Блюхер продолжает прежнюю тактику: рассылает впереди отряда агитаторов, и те возвращаются с пополнением - в основном рабочими, но есть и революционно настроенные казаки. По дороге выяснилось, что Верхнеуральск оставлен, и, изменив направление, через Кагинский и Узянский заводы мы двинулись в Белорецк - старый металлургический завод, похожий теперь на осажденную крепость. Улицы поселка запружены подводами - войска, беженцы. В заводской больнице - госпиталь. Продовольствия и боеприпасов у них тоже не хватает.
Здесь - ушедший из Троицка отряд Николая Томина и верхнеуральцы Ивана Каширина. Иван Дмитриевич не похож на старшего брата. Он ходит в хромовых сапогах, синих офицерских брюках и косоворотке, подпоясанной серебряным пояском, на котором висит кривая шашка, отделанная также серебром. Голову бреет. Его речи слушают, раскрыв рты. Его тут в наше отсутствие выбрали "главнокомандующим", и он выступил с интересным "манифестом": "Мощные духом, с верой в победу, с железной товарищеской дисциплиной мы выступаем против врагов и предателей трудового народа. Пощады никакой, борьба не на живот, а на смерть. Смело вперед!"

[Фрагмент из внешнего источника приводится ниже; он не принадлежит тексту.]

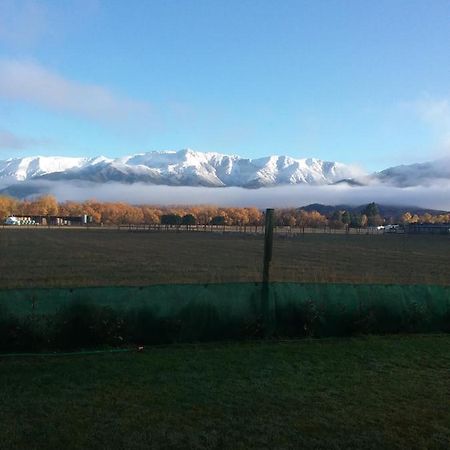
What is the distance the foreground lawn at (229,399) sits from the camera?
4.79 meters

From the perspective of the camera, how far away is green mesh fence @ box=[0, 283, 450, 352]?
8.20 m

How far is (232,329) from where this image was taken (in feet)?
29.7

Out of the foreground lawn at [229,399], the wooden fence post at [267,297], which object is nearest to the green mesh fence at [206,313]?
the wooden fence post at [267,297]

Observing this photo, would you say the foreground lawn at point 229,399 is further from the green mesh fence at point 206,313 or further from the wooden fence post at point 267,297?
→ the wooden fence post at point 267,297

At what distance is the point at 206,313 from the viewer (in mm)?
8953

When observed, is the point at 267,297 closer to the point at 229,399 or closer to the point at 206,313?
the point at 206,313

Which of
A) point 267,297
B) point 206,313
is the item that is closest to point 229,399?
point 206,313

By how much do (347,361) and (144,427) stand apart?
3.81m

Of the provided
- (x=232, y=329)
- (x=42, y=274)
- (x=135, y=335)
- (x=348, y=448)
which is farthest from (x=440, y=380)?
(x=42, y=274)

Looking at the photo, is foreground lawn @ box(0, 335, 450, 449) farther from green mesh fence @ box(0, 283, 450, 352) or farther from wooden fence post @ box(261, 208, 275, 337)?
wooden fence post @ box(261, 208, 275, 337)

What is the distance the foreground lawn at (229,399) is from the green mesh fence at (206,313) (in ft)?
1.75

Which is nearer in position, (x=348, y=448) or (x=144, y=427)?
(x=348, y=448)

Здесь, в Белорецке, без нас происходили странные события. Командир Верхнеуральского отряда Пичугин и начальник Главного (никак не меньше!) военного штаба Енборисов не поладили с местным большевистским лидером Точисским, застрелили его, а большевиков посадили под арест. По их словам, большевики собирались бежать из Белорецка, прихватив деньги. Честно говоря, на комиссаров это не похоже. В конце концов арестованных освободили, но чувство у всех осталось тяжелое. Енборисова я помню еще по Екатеринбургу, нас познакомил Калманов, который, кстати, уверяет, что бывший есаул - сочувствующий, чуть ли не большевик. Сомневаюсь.
В отряде у них полный разброд. Енборисов называет дисциплину "возвращением старорежимных порядков". Я рассказал Павлищеву, Иван Степанович сам все видит и очень не доволен дурным примером верхнеуральцев, хочет поговорить с Блюхером и Николаем Кашириным.
Между прочим, здесь, в Белорецке, и отец Кашириных - такой молчаливый старичок в синей фуражке с огромным козырьком. Он хочет проделать с сыновьями весь поход.
А еще мне рассказали один забавный случай. Когда наши уходили из Верхнеуральска (оставаться не было смысла - белые стянули большие силы), комиссар финансов Сандырев вывозил ценности и, чтобы избежать погони, оставил у сейфа записку: "Знаю, что меня Каширин предаст суду, а может быть и расстреляет, но золото оставляю, потому что народ остается, а уходит небольшая кучка искателей приключений. Сам же остаться не решился, зная отношение ко мне Дутова".
Белые не стали возиться с чугунными дверьми, а выставили часовых и объявили Сандырева чуть не героем. Представляю, какие у них были физиономии, когда сейф все же открыли. В отместку насмерть забили жену комиссара.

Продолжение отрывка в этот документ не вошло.